In the past decade, states with the highest per-capita healthcare spending tended to have older populations and higher per-capita incomes, while states that spent less on healthcare had younger populations, lower per-capita incomes and a higher rate of uninsured, according to a CMS paper published in the journal Medicare & Medicaid Research Review (PDF).
Mass., Alaska tops in healthcare spending
Ten states—Massachusetts, Alaska, Connecticut, Maine, Delaware, New York, Rhode Island, New Hampshire, North Dakota and Pennsylvania—had the highest level of spending in 2009, and the per-capita spending for these states ranged from 15% to 36% higher than the average U.S. per capital spending level of $6,815 from $7,730 in Pennsylvania to $9,278 for Massachusetts. And income levels appeared to have a “positive relationship” with health spending, the report noted.
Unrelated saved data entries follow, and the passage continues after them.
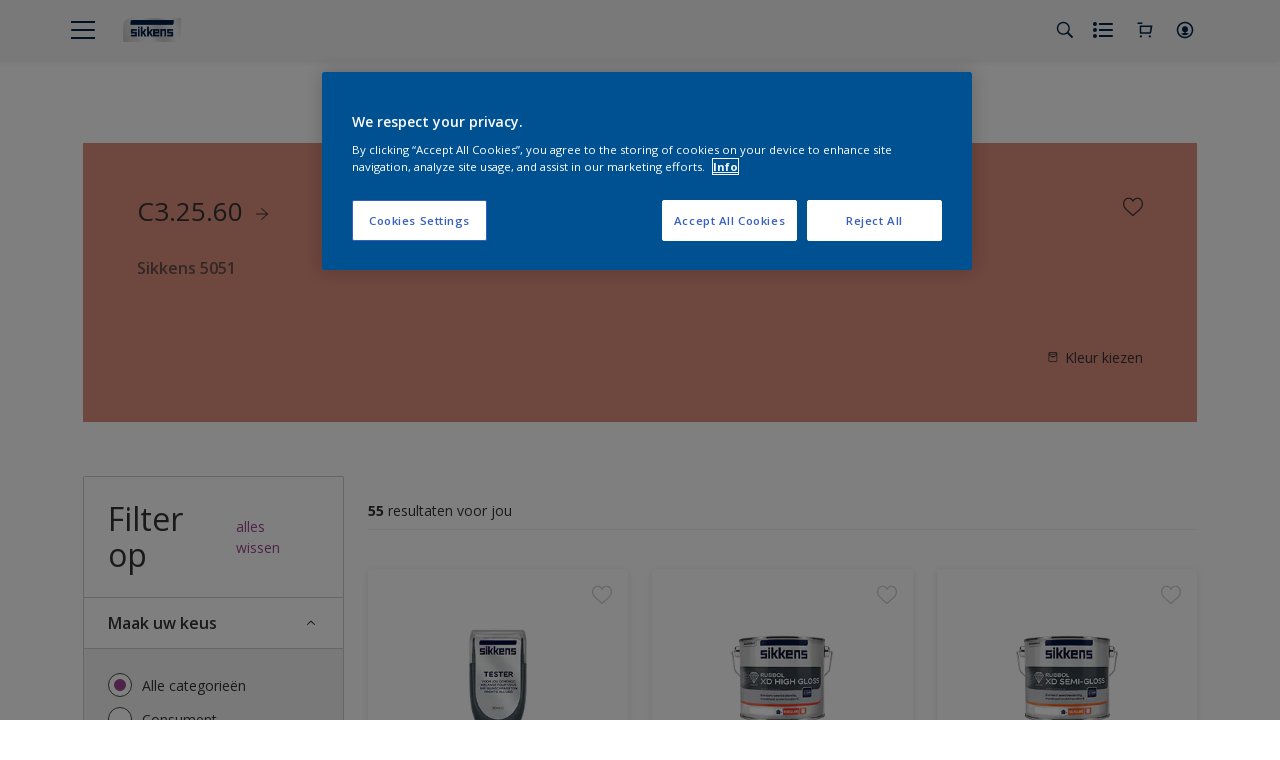

--- FILE ---
content_type: application/javascript; charset=UTF-8
request_url: https://dev.visualwebsiteoptimizer.com/dcdn/settings.js?a=403699&settings_type=4&ts=1768558302&dt=spider&cc=US
body_size: 1848
content:
try{window.VWO = window.VWO || [];  window.VWO.data = window.VWO.data || {}; window.VWO.sTs = 1768558302;(function(){var VWOOmniTemp={};window.VWOOmni=window.VWOOmni||{};for(var key in VWOOmniTemp)Object.prototype.hasOwnProperty.call(VWOOmniTemp,key)&&(window.VWOOmni[key]=VWOOmniTemp[key]);;})();(function(){window.VWO=window.VWO||[];var pollInterval=100;var _vis_data={};var intervalObj={};var analyticsTimerObj={};var experimentListObj={};window.VWO.push(["onVariationApplied",function(data){if(!data){return}var expId=data[1],variationId=data[2];if(expId&&variationId&&["VISUAL_AB","VISUAL","SPLIT_URL"].indexOf(window._vwo_exp[expId].type)>-1){}}])})();window.VWO.opaLibPath=window.VWO.opaLibPath||'https://dev.visualwebsiteoptimizer.com/cdn/analysis/4.0/opa-3e47d1ba07ed76c59f18057a29a1e329br.js';_vwo_opa_cb = '3e47d1ba07ed76c59f18057a29a1e329';window._vwo_pa = window._vwo_pa || {}; window._vwo_pa.sId = '5FFADE4391343C84';window.VWO.push(['updateSettings',{"24":[{"globalCode":{},"ss":null,"varSegAllowed":false,"type":"DEPLOY","multiple_domains":0,"exclude_url":"","ps":false,"name":"Hide out of stock notification","status":"RUNNING","ep":1756818241000,"clickmap":0,"goals":{"1":{"urlRegex":"^http\\:\\\/\\\/vwo_d_experience\\\/?(?:[\\?#].*)?$","type":"ON_PAGE","excludeUrl":""}},"isEventMigrated":true,"urlRegex":"^.*https\\:\\\/\\\/sikkens\\.nl\\\/nl\\\/producten.*$","pc_traffic":100,"isSpaRevertFeatureEnabled":false,"muts":{"post":{"enabled":true,"refresh":true}},"version":4,"manual":false,"sections":{"1":{"segment":{"1":1,"2":1},"variations":{"1":"[]","2":"[{\"js\":\"var ctx=vwo_$(x),el;\\n\\\/*vwo_debug log(\\\"remove visibility\\\",\\\".product-hero-detail-available-for-sale\\\"); vwo_debug*\\\/;\\nel=vwo_$(\\\".product-hero-detail-available-for-sale\\\");\\nel.vwoCss({\\\"visibility\\\":\\\"visible !important\\\",\\\"display\\\":\\\"none !important\\\"});\",\"xpath\":\".product-hero-detail-available-for-sale\"}]"},"path":"","segmentObj":{}}},"segment_code":"true","pgre":true,"combs":{"1":0,"2":1},"comb_n":{"1":"Original","2":"Experience-1"},"ibe":0}],"1":[{"segment_code":"true","ss":null,"combs":{"1":1},"sections":{"1":{"path":"","variations":{"1":""}}},"multiple_domains":0,"status":"RUNNING","ep":1552909919000,"clickmap":0,"goals":{"1":{"urlRegex":"^.*$","type":"ENGAGEMENT","excludeUrl":""}},"isEventMigrated":true,"main":true,"pc_traffic":100,"ibe":0,"globalCode":{},"version":2,"manual":false,"urlRegex":"^.*$","exclude_url":"","name":"Heatmap","type":"ANALYZE_HEATMAP","comb_n":{"1":"website"},"isSpaRevertFeatureEnabled":false},"window._vwo_pa=window._vwo_pa || {};"],"29":[{"globalCode":{},"ss":null,"varSegAllowed":false,"type":"DEPLOY","multiple_domains":0,"exclude_url":"","ps":false,"name":"Test API","status":"RUNNING","ep":1757495438000,"clickmap":0,"goals":{"1":{"urlRegex":"^http\\:\\\/\\\/vwo_d_experience\\\/?(?:[\\?#].*)?$","type":"ON_PAGE","excludeUrl":""}},"isEventMigrated":true,"urlRegex":"^https\\:\\\/\\\/sikkens\\.nl\\\/nl\\\/kennismakingsbox\\\/?(?:[\\?#].*)?$","pc_traffic":100,"isSpaRevertFeatureEnabled":false,"muts":{"post":{"enabled":true,"refresh":true}},"version":4,"manual":false,"sections":{"1":{"segment":{"1":1,"2":1},"variations":{"1":"[]","2":"[{\"js\":\"<script type='text\\\/javascript'>;\\n\\\/*vwo_debug log(\\\"content\\\",\\\"head\\\"); vwo_debug*\\\/ (function() {\\n  MktoForms2.whenReady(function(mktoForm) {\\n    mktoForm.onSuccess(function(vals, thankYouURL) {\\n      \\\/\\\/ Collect the fields we care about\\n      var payload = {\\n        firstName: vals.FirstName,\\n        lastName: vals.LastName,\\n        email: vals.Email,\\n        company: vals.Company,\\n        postalCode: vals.PostalCode,\\n        phone: vals.Phone,\\n        kvkNummer: vals.questionOtherData,\\n        referralCode: vals.questionOtherData3,\\n        productChoice: vals.questionOtherData2,\\n        optIn: vals.marketingOptInonForm,\\n        acceptPrivacyPolicy: vals.acceptPrivacyPolicy,\\n        store: vals.sitecode, \\\/\\\/ hidden field in your form\\n      };\\n\\n      \\\/\\\/ Fire API call\\n      fetch(\\\"https:\\\/\\\/your-server.com\\\/api\\\/submit\\\", {\\n        method: \\\"POST\\\",\\n        headers: { \\\"Content-Type\\\": \\\"application\\\/json\\\" },\\n        body: JSON.stringify(payload)\\n      }).then(function(response) {\\n        console.log(\\\"Custom API triggered:\\\", response.status);\\n      }).catch(function(err) {\\n        console.error(\\\"Error triggering API:\\\", err);\\n      });\\n\\n      \\\/\\\/ Let Marketo continue its thank-you redirect\\n      window.parent.location.href = thankYouURL;\\n      return false;\\n    });\\n  });\\n})();\\n <\\\/script>\",\"xpath\":\"HEAD\"}]"},"path":"","segmentObj":{}}},"segment_code":"true","pgre":true,"combs":{"1":0,"2":1},"comb_n":{"1":"Original","2":"Experience-1"},"ibe":0}],"35":[{"globalCode":{},"ss":null,"varSegAllowed":false,"type":"DEPLOY","multiple_domains":0,"exclude_url":"^https\\:\\\/\\\/sikkens\\.be\\\/nl\\\/producten\\\/?(?:[\\?#].*)?$","ps":false,"name":"HIde out of stock Sikkens BE","status":"RUNNING","ep":1766045816000,"clickmap":0,"goals":{"1":{"urlRegex":"^http\\:\\\/\\\/vwo_d_experience\\\/?(?:[\\?#].*)?$","type":"ON_PAGE","excludeUrl":""}},"isEventMigrated":true,"urlRegex":"^.*https\\:\\\/\\\/sikkens\\.be\\\/nl\\\/producten.*$","pc_traffic":100,"isSpaRevertFeatureEnabled":false,"muts":{"post":{"enabled":true,"refresh":true}},"version":4,"manual":false,"sections":{"1":{"segment":{"1":1,"2":1},"variations":{"1":"[]","2":"[{\"js\":\"var ctx=vwo_$(x),el;\\n\\\/*vwo_debug log(\\\"remove\\\",\\\".js-out-of-stock-label\\\"); vwo_debug*\\\/;\\nel=vwo_$(\\\".js-out-of-stock-label\\\");\\nel.vwoCss({\\\"display\\\":\\\"none !important\\\"});\",\"xpath\":\".js-out-of-stock-label\"},{\"js\":\"var ctx=vwo_$(x),el;\\n\\\/*vwo_debug log(\\\"remove\\\",\\\".product-hero-detail-available-for-sale > span:nth-of-type(1)\\\"); vwo_debug*\\\/;\\nel=vwo_$(\\\".product-hero-detail-available-for-sale > span:nth-of-type(1)\\\");\\nel.vwoCss({\\\"display\\\":\\\"none !important\\\"});\\n\\\/*vwo_debug log(\\\"remove\\\",\\\".product-hero-detail-available-for-sale\\\"); vwo_debug*\\\/;\\nel=vwo_$(\\\".product-hero-detail-available-for-sale\\\");\\nel.vwoCss({\\\"display\\\":\\\"none !important\\\"});\",\"xpath\":\".product-hero-detail-available-for-sale\"}]"},"path":"","segmentObj":{}}},"segment_code":"true","pgre":true,"combs":{"1":0,"2":1},"comb_n":{"1":"Original","2":"Experience-1"},"ibe":0}],"27":[{"segment_code":"true","ss":null,"combs":{"1":1},"sections":{"1":{"path":"","variations":{"1":""}}},"multiple_domains":0,"status":"RUNNING","ep":1757422920000,"clickmap":0,"goals":{"1":{"urlRegex":"^.*$","type":"ENGAGEMENT","excludeUrl":""}},"isEventMigrated":true,"main":false,"pc_traffic":100,"ibe":0,"globalCode":{},"version":2,"manual":false,"urlRegex":"^https\\:\\\/\\\/sikkens\\.nl\\\/nl\\\/rezisto\\\/?(?:[\\?#].*)?$","exclude_url":"","name":"Rezisto","type":"ANALYZE_HEATMAP","comb_n":{"1":"website"},"isSpaRevertFeatureEnabled":false},"window._vwo_pa=window._vwo_pa || {};"]},{}, '4']);}catch(e){_vwo_code.finish(); _vwo_code.removeLoaderAndOverlay && _vwo_code.removeLoaderAndOverlay(); var vwo_e=new Image;vwo_e.src="https://dev.visualwebsiteoptimizer.com/e.gif?a=403699&s=settings.js&e="+encodeURIComponent(e && e.message && e.message.substring(0,1000))+"&url"+encodeURIComponent(window.location.href)}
“If people have higher incomes, people are going to want more of most things,” John Holahan, director of the health policy research center at the Urban Institute, said Wednesday during a Henry J. Kaiser Family Foundation webcast about the findings.
Meanwhile, 14 states had per-enrollee Medicare spending levels greater than the national average in 2009, and these were states that generally had a higher concentration of elderly residents, with the combined enrollment for these states accounting for more than half of all Medicare enrollees in the nation. “The composition of the elderly in terms of gender and race also helped to explain some differences in Medicare spending per enrollee,” the study noted.
Holahan also commented on potential healthcare spending trends leading to 2014, when many of the Patient Protection and Affordable Care Act reforms will be implemented. “Assuming the ACA is around, there will be coverage expansions and other things that will be the new drivers,” Holahan said. “If the economy is stronger, I expect health spending to go up.”